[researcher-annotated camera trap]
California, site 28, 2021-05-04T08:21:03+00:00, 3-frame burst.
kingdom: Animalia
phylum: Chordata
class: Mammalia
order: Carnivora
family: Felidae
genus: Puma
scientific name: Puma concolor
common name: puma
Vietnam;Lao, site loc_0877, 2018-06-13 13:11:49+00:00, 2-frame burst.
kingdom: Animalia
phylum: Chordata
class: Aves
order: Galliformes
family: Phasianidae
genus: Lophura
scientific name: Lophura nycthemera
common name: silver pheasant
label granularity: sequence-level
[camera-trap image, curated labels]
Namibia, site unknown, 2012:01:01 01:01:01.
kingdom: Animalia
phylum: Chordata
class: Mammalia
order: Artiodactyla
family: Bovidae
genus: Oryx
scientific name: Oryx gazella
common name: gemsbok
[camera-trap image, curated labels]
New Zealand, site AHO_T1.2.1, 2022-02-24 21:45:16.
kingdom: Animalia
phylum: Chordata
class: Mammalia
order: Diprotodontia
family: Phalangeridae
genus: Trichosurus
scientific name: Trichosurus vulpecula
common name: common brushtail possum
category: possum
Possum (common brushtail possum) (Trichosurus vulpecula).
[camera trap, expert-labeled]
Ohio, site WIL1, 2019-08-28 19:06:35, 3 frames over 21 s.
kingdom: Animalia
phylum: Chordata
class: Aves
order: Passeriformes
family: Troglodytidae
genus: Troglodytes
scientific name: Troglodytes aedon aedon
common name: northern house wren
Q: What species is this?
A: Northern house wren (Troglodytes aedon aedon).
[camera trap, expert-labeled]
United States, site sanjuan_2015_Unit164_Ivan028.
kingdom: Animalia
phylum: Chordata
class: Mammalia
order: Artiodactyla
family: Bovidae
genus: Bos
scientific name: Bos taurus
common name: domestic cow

· · ·

● Your goal
Please reproduce the records above in their entirety, exactly as given.

● Completed exercise
[researcher-annotated camera trap]
California, site 28, 2021-05-04T08:21:03+00:00, 3-frame burst.
kingdom: Animalia
phylum: Chordata
class: Mammalia
order: Carnivora
family: Felidae
genus: Puma
scientific name: Puma concolor
common name: puma
Vietnam;Lao, site loc_0877, 2018-06-13 13:11:49+00:00, 2-frame burst.
kingdom: Animalia
phylum: Chordata
class: Aves
order: Galliformes
family: Phasianidae
genus: Lophura
scientific name: Lophura nycthemera
common name: silver pheasant
label granularity: sequence-level
[camera-trap image, curated labels]
Namibia, site unknown, 2012:01:01 01:01:01.
kingdom: Animalia
phylum: Chordata
class: Mammalia
order: Artiodactyla
family: Bovidae
genus: Oryx
scientific name: Oryx gazella
common name: gemsbok
[camera-trap image, curated labels]
New Zealand, site AHO_T1.2.1, 2022-02-24 21:45:16.
kingdom: Animalia
phylum: Chordata
class: Mammalia
order: Diprotodontia
family: Phalangeridae
genus: Trichosurus
scientific name: Trichosurus vulpecula
common name: common brushtail possum
category: possum
Possum (common brushtail possum) (Trichosurus vulpecula).
[camera trap, expert-labeled]
Ohio, site WIL1, 2019-08-28 19:06:35, 3 frames over 21 s.
kingdom: Animalia
phylum: Chordata
class: Aves
order: Passeriformes
family: Troglodytidae
genus: Troglodytes
scientific name: Troglodytes aedon aedon
common name: northern house wren
Q: What species is this?
A: Northern house wren (Troglodytes aedon aedon).
[camera trap, expert-labeled]
United States, site sanjuan_2015_Unit164_Ivan028.
kingdom: Animalia
phylum: Chordata
class: Mammalia
order: Artiodactyla
family: Bovidae
genus: Bos
scientific name: Bos taurus
common name: domestic cow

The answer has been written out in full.